▸ **Aim of the task**: Stop after the line holding "consciousness?". Repeat exactly every line before it in the records below, that line too, and leave out the pictures.

---------- The input

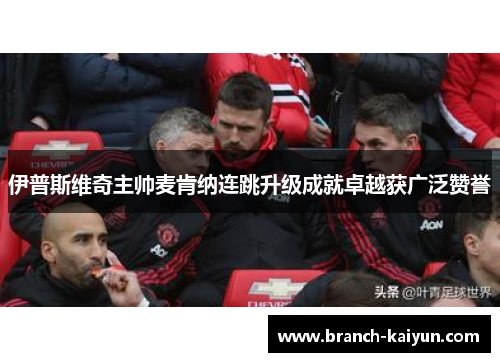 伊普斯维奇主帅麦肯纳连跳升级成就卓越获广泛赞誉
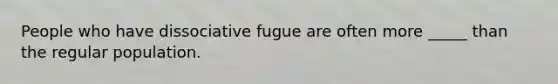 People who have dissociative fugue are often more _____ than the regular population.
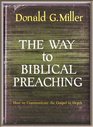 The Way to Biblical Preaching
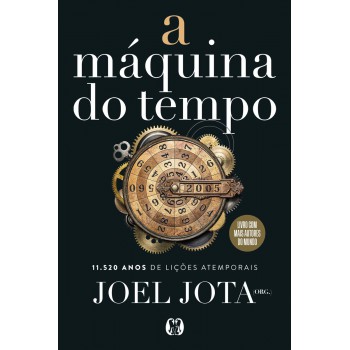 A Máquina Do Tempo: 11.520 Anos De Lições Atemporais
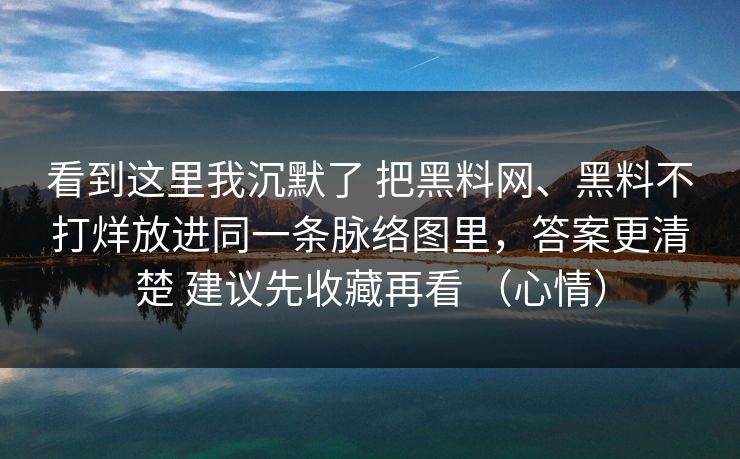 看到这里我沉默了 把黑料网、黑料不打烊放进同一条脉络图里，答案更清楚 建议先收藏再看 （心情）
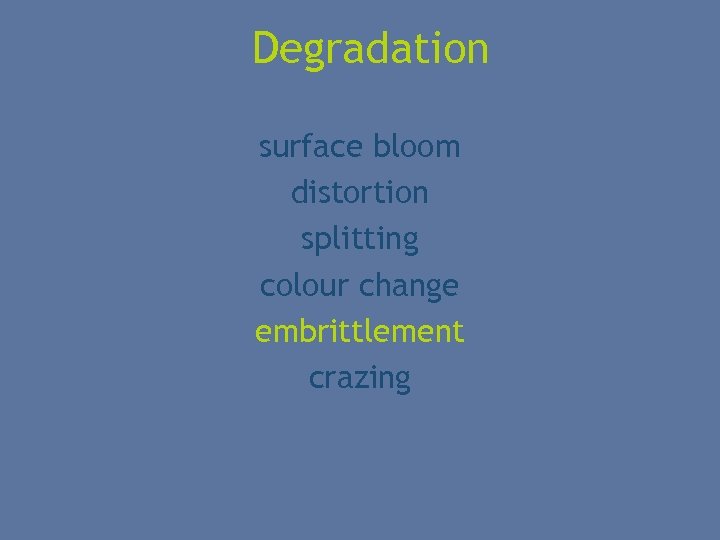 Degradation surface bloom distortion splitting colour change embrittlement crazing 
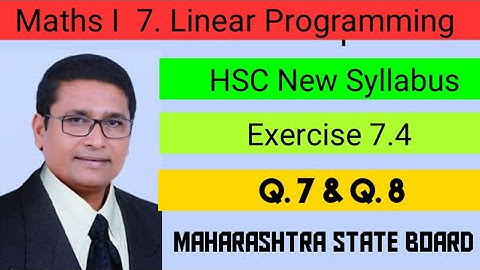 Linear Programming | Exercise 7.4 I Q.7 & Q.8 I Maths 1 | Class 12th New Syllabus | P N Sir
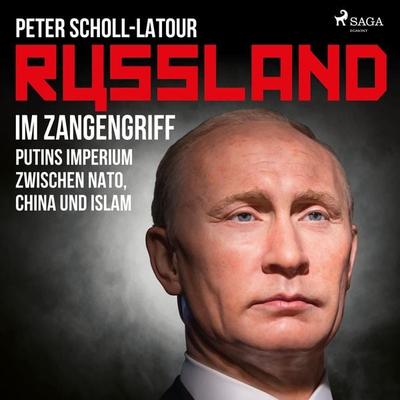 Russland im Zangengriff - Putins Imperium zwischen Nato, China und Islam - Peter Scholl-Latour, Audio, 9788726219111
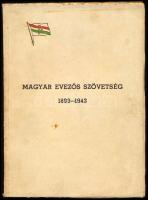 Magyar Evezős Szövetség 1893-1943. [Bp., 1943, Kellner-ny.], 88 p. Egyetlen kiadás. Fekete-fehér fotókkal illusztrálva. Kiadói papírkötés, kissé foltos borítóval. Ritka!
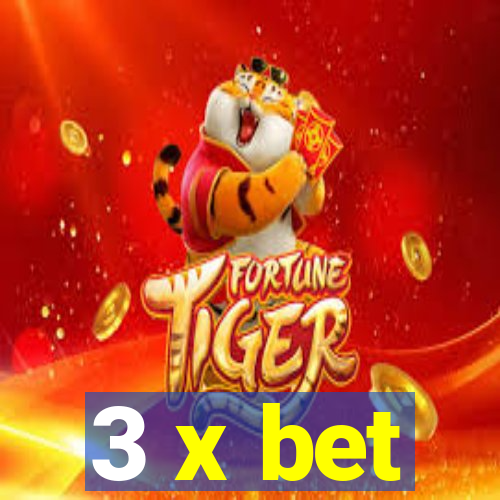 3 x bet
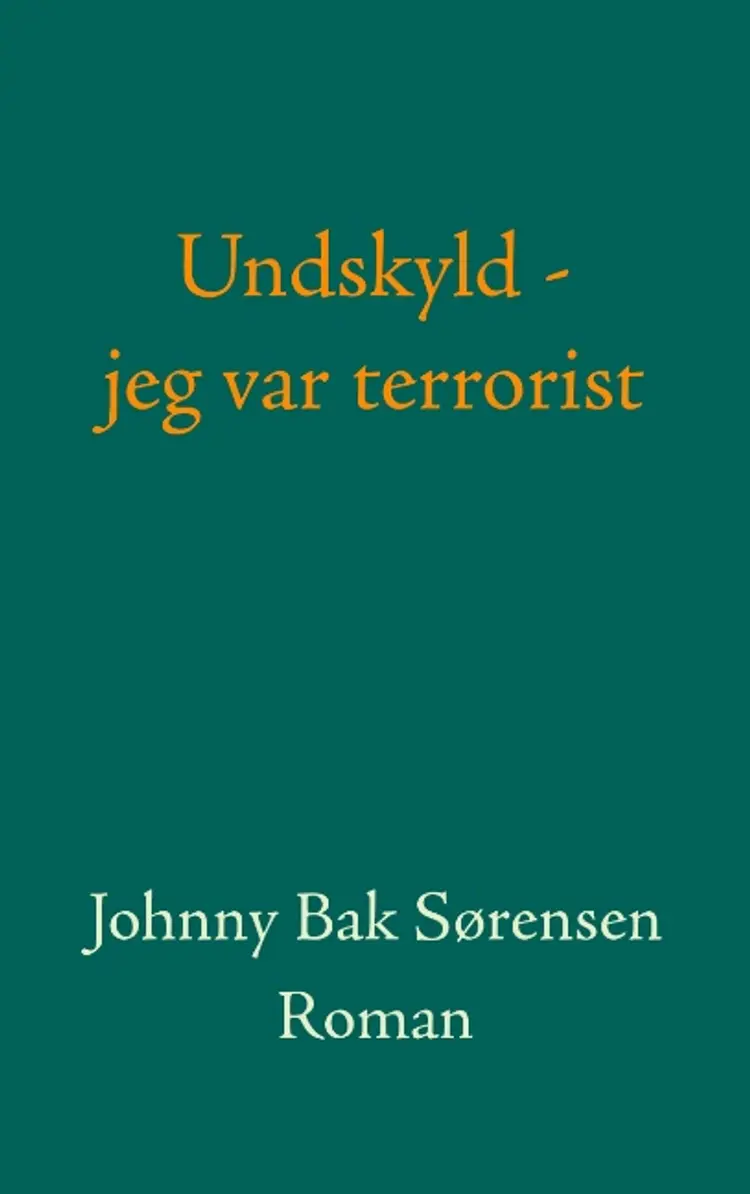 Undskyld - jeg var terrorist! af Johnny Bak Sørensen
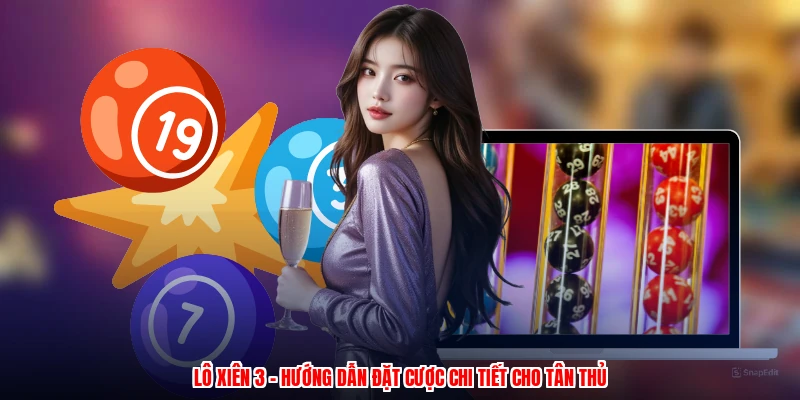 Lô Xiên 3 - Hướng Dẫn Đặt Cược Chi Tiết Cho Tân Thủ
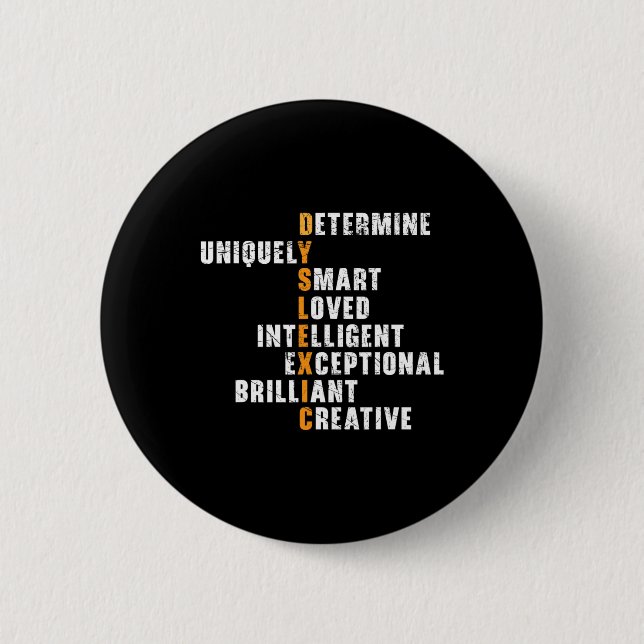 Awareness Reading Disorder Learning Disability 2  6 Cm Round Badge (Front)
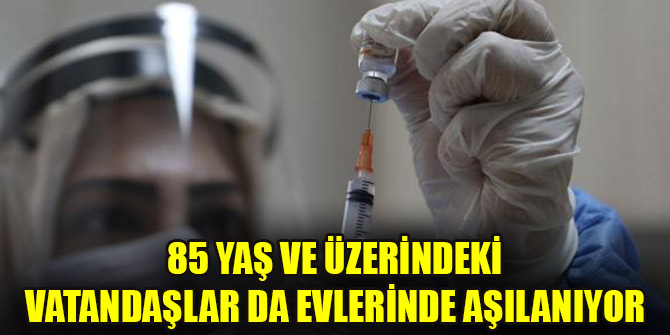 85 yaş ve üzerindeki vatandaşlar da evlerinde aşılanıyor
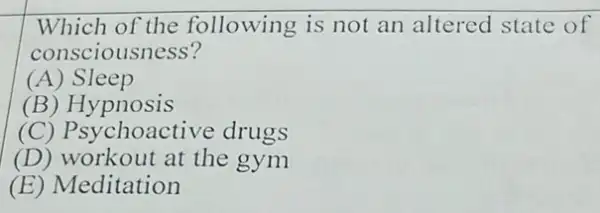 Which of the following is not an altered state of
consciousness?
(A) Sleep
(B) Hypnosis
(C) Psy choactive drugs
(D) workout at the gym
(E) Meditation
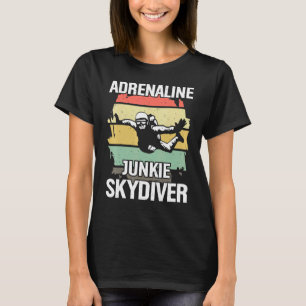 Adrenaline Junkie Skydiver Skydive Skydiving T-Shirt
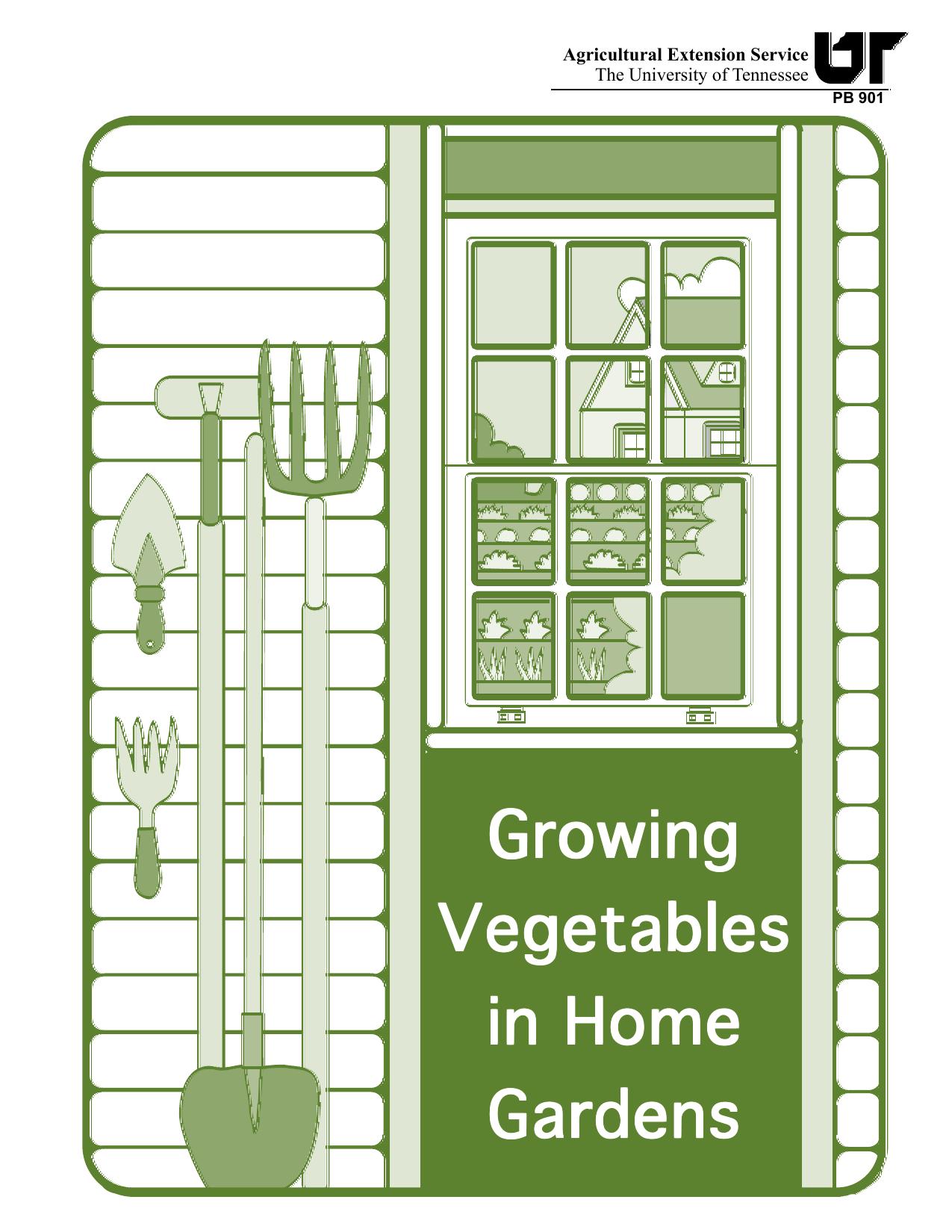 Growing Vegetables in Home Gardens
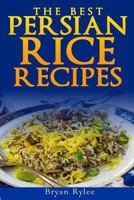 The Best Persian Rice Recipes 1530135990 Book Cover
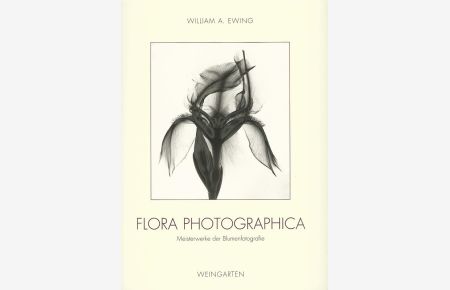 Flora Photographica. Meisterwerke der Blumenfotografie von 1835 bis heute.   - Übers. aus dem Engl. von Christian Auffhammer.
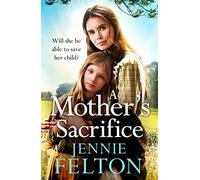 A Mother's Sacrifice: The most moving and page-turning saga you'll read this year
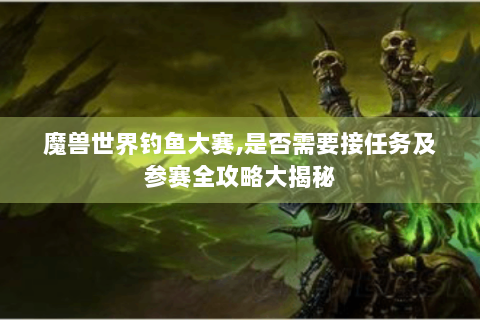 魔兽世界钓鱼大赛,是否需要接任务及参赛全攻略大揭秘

--------------------

▸ **Answer to this problem**:
 伊普斯维奇主帅麦肯纳连跳升级成就卓越获广泛赞誉
 People who have dissociative fugue are often more _____ than the regular population.
 The Way to Biblical Preaching
 A Máquina Do Tempo: 11.520 Anos De Lições Atemporais
 看到这里我沉默了 把黑料网、黑料不打烊放进同一条脉络图里，答案更清楚 建议先收藏再看 （心情）
 Degradation surface bloom distortion splitting colour change embrittlement crazing 
 Linear Programming | Exercise 7.4 I Q.7 & Q.8 I Maths 1 | Class 12th New Syllabus | P N Sir
 Russland im Zangengriff - Putins Imperium zwischen Nato, China und Islam - Peter Scholl-Latour, Audio, 9788726219111
 Magyar Evezős Szövetség 1893-1943. [Bp., 1943, Kellner-ny.], 88 p. Egyetlen kiadás. Fekete-fehér fotókkal illusztrálva. Kiadói papírkötés, kissé foltos borítóval. Ritka!
 3 x bet
 Undskyld - jeg var terrorist! af Johnny Bak Sørensen
 Lô Xiên 3 - Hướng Dẫn Đặt Cược Chi Tiết Cho Tân Thủ
 Awareness Reading Disorder Learning Disability 2  6 Cm Round Badge (Front)
 85 yaş ve üzerindeki vatandaşlar da evlerinde aşılanıyor
 Which of the following is not an altered state of
consciousness?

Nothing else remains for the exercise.